### 抜粋文
#####

2022年1月10日、水島新司さんが亡くなった。
82歳だった。

代表作に『ドカベン』『野球狂の詩』がある。
野球狂!
まさに、水島さんの生涯を表現するのに、
この言葉ほどふさわしいものはない、と思う。

野球漫画を描く人は数多くいるが、
名作を連発できる人は、少ない。
水島さんは、その一人だった。

『男どアホウ甲子園』『球道くん』『一球さん』
ドカベンだけでは、ない。
高校野球を舞台にして、
魅力的なキャラクターを次々に生み出した。
『おはようKジロー』では
各スポーツから選手を集めたチームを結成させ、
主人公のKジローはセカンドを守っていた
(セカンドを主人公とした野球漫画は
そうそうお目にかかれない)。

プロ野球の世界も、積極的に描いた。
『あぶさん』は酒豪のホームランバッター選手。
物干し竿と呼ばれるバットに
酒しぶきを吹きかけて、
すさまじい豪打をかっ飛ばす。
水島さんは、とあるプロ野球関係者に
「四番バッターは誰がいいだろう」と聞かれ、
「景浦です」と真面目に答えたらしい。

『ドカベン』は、高3の夏には『大甲子園』
タイトルを変え、別作品となった。
山田太郎・岩鬼・里中・殿馬の
明訓四天王がそろった明訓高校と、
剛腕の中西球道たちが、死闘を繰り広げる。
その後、何と、彼らはプロ入りした。
まさかの『ドカベン プロ野球編』の開始!
実名の選手たちと一緒に、彼らもプロで活躍。
一番イチロー、二番殿馬の一・二番は、
まさに最強のコンビであったように思う。

『野球狂の詩』では、
女性のプロ野球選手である水原勇気が登場した。
ドリームボールなどの変化球を操り、
プロの選手たちを次々に斬って落とした。
女性で野球を志す人に、
どれだけの勇気を与えたことだろうか。

…ここに挙げた他にも、著作は数多くある。
野球選手の中で、水島さんの著作を
全く読んでいない、という人は、
かなり少ないのではないか。

水島さんご自身も、野球が本当に好きで、
よくプレーしていた、という。

「あぶさん」「ボッツ」という
2つの草野球チームを率いて、
投手として200勝以上も挙げた。
週刊連載漫画家ほど過酷な職業も
ないと思うのだが、
その間を縫ってプレーしていたのは
まさに「野球狂」と言うしかない。

#####

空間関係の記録
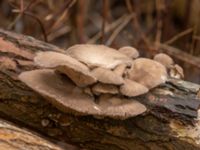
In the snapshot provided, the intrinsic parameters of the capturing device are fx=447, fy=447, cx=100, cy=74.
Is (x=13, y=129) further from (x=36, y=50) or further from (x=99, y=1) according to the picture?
(x=99, y=1)

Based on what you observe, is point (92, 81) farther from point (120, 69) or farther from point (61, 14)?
point (61, 14)

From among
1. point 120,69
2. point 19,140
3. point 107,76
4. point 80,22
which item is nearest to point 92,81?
point 107,76

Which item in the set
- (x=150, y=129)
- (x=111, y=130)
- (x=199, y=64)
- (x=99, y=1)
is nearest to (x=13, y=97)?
(x=111, y=130)

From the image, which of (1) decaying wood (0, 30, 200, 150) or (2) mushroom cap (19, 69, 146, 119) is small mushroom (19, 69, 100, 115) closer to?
(2) mushroom cap (19, 69, 146, 119)

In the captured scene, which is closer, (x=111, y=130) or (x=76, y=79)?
(x=76, y=79)

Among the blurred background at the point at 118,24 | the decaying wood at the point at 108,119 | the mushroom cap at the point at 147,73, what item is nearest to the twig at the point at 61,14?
the blurred background at the point at 118,24

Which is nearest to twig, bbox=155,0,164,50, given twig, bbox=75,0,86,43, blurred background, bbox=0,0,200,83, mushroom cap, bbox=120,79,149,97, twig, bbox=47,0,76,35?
blurred background, bbox=0,0,200,83
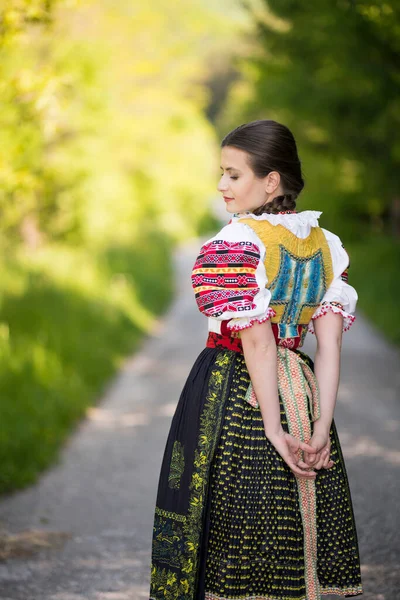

#####

### 指示事項
a) 水島新司さんについての文章を2文で要約してください。
b) 水島新司さんについての文章のうち、「女性で野球を志す人に、」から始まり「投手として200勝以上も挙げた。」までの部分を一字一句変えずに書き写してください。
c) 水島新司さんについての文章によると、『野球狂の詩』に登場する女性のプロ野球選手の名前は何ですか。
項目は、水島新司さんについての文章とは別の資料です。

### 課題別の解答
a) 2022年1月10日に82歳で亡くなった水島新司さんは、『ドカベン』『野球狂の詩』を代表作とし、高校野球やプロ野球を舞台に名作を連発した野球漫画家だった。本人も野球が本当に好きで、2つの草野球チームを率いて投手として200勝以上を挙げた。

b)
女性で野球を志す人に、
どれだけの勇気を与えたことだろうか。

…ここに挙げた他にも、著作は数多くある。
野球選手の中で、水島さんの著作を
全く読んでいない、という人は、
かなり少ないのではないか。

水島さんご自身も、野球が本当に好きで、
よくプレーしていた、という。

「あぶさん」「ボッツ」という
2つの草野球チームを率いて、
投手として200勝以上も挙げた。

c) 水原勇気です。